Márcio foi preso em flagrante por, supostamente, ter subtraído uma corrente de ouro de Alberto, tendo puxado o objeto do pescoço da vítima com força, embora sem qualquer arma. Diante da sua primariedade, Márcio foi solto em audiência de custódia. Ato contínuo, ao final da instrução criminal, foi condenado a 4 anos de reclusão em regime fechado, sendo vedado o recurso em liberdade sem qualquer fundamentação adicional, expedindo-se o consequente mandado de prisão.

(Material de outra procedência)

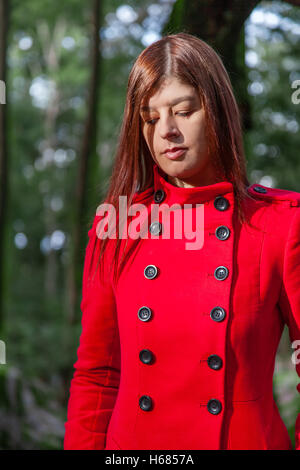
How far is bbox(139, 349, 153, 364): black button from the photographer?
1.84 meters

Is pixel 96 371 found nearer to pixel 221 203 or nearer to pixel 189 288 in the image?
pixel 189 288

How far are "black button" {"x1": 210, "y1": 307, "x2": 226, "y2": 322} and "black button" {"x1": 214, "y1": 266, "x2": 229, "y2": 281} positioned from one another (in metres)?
0.09

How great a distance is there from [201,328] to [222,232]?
0.29 m

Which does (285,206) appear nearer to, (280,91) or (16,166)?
(280,91)

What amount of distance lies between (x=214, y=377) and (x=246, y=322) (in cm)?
18

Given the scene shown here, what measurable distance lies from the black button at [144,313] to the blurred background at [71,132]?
0.57 m

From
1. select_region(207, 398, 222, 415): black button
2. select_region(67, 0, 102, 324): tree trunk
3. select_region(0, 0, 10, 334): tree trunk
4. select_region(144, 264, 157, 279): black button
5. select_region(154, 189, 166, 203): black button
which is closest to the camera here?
select_region(207, 398, 222, 415): black button

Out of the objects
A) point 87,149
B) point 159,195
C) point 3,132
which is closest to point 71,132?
point 87,149

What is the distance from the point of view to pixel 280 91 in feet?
34.3

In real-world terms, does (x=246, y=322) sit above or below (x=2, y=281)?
above

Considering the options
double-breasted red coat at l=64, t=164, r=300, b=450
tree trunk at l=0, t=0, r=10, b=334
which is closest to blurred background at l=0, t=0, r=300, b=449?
tree trunk at l=0, t=0, r=10, b=334

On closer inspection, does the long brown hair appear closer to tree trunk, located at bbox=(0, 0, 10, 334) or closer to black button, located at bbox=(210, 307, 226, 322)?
black button, located at bbox=(210, 307, 226, 322)

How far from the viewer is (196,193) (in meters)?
1.91

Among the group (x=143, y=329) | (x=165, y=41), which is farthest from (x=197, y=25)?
(x=143, y=329)
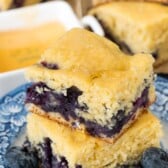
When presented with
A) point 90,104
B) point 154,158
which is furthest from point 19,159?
point 154,158

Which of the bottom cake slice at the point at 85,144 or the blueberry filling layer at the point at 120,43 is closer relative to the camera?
the bottom cake slice at the point at 85,144

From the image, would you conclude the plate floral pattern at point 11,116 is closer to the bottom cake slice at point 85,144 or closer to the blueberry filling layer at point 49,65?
the bottom cake slice at point 85,144

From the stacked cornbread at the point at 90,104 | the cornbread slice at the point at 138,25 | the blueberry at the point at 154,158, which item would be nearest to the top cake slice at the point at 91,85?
the stacked cornbread at the point at 90,104

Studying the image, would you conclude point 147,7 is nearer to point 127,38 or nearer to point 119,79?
point 127,38

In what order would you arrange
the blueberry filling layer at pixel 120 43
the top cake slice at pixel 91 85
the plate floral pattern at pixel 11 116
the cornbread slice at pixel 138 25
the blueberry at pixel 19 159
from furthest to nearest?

Impetrado habeas corpus, o Tribunal de Justiça denegou a ordem mencionando que “...em que pese a falta de fundamentação judicial para negar o recurso em liberdade pelo juiz de primeira instância, é certo que o delito praticado abala a ordem pública, além de haver outro processo com fatos semelhantes em desfavor do réu, indicando a reiteração delitiva, pelo que a segregação também se mostra necessária para assegurar a aplicação da lei". Diante do caso exposto e segundo o Superior Tribunal de Justiça, é correto dizer que o Tribunal de Justiça


A

não pode suprir a fundamentação da sentença quanto à custódia cautelar, sob pena de convalidar encarceramento manifestamente ilegal via habeas corpus.


B

poderia suprir a fundamentação da sentença quanto à custódia cautelar, não sendo caso de convalidamento de encarceramento ilegal via habeas corpus, mas de integração da fundamentação.


C

sequer necessitaria suprir a fundamentação da sentença quanto à custódia cautelar, eis que amparada em dispositivos legais que permitem a motivação implícita, como a utilizada pelo juiz de primeiro grau.


D

poderia suprir a fundamentação da sentença quanto à custódia cautelar caso fosse solicitado pelo Ministério Público em âmbito recursal, sendo vedado fazê-lo de ofício.


E

sequer deveria conhecer do habeas corpus, pois impetrado como subterfúgio à demora jurisdicional para julgar eventual apelação criminal interposta.